Sitemap

Make Whisper Faster with TC2 Quantization

3 min readMay 19, 2025
https://tomatosauce.jp/whisper-comparison

A step-by-step guide to converting Whisper by OpenAI to the C language for faster performance and lower memory usage.

Whisper is a powerful speech recognition model developed by OpenAI, designed to transcribe human speech into text with high accuracy. However, its implementation in Python can be slow and memory-intensive, especially when processing large amounts of audio data.

For Khmer, a Cambodian language, we need a faster and more memory-efficient solution to enable real-time transcription on low-resource devices.
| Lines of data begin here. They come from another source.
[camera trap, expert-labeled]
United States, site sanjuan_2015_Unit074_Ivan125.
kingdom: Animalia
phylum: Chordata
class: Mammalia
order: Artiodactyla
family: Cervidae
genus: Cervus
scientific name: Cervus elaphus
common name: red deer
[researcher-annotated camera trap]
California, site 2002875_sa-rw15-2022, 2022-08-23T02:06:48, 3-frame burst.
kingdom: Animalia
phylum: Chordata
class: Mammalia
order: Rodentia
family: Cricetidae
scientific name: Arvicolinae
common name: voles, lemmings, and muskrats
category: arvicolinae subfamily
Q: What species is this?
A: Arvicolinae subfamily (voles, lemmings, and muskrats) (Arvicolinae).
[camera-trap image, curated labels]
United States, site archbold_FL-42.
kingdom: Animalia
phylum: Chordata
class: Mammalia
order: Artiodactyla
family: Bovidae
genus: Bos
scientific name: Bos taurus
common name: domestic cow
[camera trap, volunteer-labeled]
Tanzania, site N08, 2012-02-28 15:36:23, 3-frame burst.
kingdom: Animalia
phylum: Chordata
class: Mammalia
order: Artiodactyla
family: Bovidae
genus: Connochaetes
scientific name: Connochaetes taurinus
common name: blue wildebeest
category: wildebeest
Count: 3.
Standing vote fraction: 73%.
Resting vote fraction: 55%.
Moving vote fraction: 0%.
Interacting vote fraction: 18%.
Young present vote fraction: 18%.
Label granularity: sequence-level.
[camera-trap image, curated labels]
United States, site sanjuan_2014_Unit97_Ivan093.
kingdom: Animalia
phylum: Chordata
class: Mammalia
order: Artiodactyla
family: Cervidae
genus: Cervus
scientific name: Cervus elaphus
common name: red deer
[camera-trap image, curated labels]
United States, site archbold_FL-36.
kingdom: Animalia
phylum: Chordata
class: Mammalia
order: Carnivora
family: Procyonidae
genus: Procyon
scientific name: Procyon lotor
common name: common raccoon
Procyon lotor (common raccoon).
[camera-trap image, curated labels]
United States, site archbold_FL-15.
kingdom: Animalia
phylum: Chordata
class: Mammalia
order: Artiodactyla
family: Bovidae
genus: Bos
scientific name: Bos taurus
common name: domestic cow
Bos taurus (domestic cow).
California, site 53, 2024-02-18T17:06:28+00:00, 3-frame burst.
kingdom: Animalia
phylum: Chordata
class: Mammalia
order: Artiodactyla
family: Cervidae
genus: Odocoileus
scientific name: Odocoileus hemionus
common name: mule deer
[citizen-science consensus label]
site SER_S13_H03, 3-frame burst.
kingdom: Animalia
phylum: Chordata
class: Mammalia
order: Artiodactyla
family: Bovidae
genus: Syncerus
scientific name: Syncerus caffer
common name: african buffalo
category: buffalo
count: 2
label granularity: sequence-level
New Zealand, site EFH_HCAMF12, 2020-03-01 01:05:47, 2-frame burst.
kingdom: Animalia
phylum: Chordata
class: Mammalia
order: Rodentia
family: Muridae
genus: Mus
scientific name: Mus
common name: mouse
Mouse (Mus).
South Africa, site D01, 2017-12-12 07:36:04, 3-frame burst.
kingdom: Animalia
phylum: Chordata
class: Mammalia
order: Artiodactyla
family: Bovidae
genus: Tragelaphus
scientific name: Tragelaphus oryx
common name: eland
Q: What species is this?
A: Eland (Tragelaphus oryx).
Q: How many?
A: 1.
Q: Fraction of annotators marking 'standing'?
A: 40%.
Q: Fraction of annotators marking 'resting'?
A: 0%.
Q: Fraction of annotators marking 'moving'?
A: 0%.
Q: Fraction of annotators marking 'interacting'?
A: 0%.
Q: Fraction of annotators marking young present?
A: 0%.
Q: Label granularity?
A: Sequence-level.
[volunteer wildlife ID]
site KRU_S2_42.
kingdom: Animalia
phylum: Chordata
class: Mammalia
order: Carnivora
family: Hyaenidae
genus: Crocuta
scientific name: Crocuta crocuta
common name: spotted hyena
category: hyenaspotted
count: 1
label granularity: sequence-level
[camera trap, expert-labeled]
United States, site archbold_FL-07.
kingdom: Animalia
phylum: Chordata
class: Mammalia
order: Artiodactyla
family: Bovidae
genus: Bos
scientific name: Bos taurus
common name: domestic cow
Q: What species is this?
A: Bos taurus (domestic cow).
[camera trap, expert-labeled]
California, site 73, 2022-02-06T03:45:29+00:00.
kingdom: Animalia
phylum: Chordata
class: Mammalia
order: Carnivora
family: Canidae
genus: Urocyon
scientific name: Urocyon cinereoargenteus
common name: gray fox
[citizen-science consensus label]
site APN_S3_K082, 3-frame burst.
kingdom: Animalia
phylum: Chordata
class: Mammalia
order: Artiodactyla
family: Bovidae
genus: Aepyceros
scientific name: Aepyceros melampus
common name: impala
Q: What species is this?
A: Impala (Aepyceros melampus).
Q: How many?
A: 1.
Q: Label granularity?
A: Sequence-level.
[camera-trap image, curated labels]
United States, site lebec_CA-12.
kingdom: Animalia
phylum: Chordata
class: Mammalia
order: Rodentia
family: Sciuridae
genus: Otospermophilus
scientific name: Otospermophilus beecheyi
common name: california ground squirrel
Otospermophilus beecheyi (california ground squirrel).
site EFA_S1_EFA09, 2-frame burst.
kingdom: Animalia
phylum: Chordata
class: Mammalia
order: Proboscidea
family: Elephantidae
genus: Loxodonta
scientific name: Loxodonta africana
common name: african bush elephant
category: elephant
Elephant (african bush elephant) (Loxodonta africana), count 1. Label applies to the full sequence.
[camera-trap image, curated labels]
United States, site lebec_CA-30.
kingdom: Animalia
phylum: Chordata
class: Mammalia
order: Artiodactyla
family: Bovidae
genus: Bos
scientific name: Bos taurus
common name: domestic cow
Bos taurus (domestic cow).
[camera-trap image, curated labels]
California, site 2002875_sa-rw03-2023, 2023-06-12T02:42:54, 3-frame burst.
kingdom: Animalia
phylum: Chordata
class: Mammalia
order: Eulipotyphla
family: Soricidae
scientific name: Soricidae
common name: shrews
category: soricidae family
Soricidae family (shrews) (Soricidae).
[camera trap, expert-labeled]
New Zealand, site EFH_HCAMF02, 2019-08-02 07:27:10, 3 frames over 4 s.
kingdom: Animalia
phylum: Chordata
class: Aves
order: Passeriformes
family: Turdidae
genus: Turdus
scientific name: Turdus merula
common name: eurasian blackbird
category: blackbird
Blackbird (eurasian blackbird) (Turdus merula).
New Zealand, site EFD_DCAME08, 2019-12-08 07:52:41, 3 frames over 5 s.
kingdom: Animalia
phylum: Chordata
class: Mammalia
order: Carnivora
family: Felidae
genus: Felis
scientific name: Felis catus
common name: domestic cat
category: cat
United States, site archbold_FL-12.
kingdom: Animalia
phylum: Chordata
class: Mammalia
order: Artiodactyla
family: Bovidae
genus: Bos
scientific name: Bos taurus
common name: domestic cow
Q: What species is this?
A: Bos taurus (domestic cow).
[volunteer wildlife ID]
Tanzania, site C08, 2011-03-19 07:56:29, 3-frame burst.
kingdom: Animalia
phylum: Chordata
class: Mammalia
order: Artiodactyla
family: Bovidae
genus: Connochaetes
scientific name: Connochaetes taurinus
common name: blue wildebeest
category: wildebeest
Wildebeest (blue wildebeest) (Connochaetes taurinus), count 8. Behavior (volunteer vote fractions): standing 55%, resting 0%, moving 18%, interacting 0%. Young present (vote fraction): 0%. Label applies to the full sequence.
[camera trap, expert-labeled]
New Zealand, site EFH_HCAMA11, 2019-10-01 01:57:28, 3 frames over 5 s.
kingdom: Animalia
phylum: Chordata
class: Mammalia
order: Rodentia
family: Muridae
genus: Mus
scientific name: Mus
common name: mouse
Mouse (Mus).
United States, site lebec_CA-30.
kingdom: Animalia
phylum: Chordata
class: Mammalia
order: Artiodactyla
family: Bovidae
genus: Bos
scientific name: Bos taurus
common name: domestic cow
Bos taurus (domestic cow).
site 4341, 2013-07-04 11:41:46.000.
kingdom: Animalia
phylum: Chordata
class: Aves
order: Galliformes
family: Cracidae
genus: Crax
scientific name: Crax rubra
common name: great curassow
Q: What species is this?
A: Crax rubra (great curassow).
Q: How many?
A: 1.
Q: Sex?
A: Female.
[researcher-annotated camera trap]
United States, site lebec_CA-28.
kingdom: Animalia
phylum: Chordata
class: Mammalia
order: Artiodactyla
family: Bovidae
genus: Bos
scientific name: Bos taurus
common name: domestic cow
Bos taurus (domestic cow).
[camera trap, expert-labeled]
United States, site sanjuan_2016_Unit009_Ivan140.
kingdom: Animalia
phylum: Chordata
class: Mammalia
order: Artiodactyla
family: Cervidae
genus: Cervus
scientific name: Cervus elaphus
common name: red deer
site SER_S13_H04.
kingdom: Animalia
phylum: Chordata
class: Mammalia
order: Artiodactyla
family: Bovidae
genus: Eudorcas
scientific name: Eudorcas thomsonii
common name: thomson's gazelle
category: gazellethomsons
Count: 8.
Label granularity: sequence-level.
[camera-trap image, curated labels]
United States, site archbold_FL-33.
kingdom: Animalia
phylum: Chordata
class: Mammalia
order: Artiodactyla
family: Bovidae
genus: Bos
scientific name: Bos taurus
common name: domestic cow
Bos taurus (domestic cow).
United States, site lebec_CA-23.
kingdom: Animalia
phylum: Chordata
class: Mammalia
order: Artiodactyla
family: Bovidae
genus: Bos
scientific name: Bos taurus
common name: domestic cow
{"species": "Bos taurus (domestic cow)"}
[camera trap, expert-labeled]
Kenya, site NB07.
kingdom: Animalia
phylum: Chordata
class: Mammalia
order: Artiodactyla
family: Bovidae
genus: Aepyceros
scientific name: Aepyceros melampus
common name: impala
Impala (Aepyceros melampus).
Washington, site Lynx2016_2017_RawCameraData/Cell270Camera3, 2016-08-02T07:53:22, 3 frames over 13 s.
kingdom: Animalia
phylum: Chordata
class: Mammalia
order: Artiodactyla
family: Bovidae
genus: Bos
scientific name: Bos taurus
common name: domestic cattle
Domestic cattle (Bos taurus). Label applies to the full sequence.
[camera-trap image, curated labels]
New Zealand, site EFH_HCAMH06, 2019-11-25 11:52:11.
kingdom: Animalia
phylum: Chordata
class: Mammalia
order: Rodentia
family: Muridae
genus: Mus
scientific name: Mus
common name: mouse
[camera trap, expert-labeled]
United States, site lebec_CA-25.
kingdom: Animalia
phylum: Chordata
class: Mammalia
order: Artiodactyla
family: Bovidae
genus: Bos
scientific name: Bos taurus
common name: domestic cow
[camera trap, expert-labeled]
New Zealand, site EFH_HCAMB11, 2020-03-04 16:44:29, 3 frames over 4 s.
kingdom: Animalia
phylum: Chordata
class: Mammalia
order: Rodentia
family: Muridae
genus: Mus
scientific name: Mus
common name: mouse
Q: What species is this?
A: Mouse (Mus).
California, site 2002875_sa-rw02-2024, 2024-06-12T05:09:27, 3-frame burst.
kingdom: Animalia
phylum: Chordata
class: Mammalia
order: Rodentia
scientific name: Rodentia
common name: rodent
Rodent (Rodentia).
One approach is to convert the Whisper model to the C language, known for its speed and efficiency.

In this guide, we’ll walk through the process of converting the Whisper model to C and optimizing it for performance and memory usage.

What is fast-whisper ?

faster-whisper is a reimplementation of OpenAI’s Whisper model using CTranslate2, a fast inference engine for Transformer models. It is up to 4 times faster than openai/whisper while using less memory. Efficiency can be further improved with 8-bit quantization on both CPU and GPU.

Step 1: Install Dependencies

pip install transformers 
pip install ctranslate2

Noted that CTranslate2 supports selected models from Hugging Face’s Transformers. Make you sure that your model is supported by CTranslate2. Check this out to see list of support model here.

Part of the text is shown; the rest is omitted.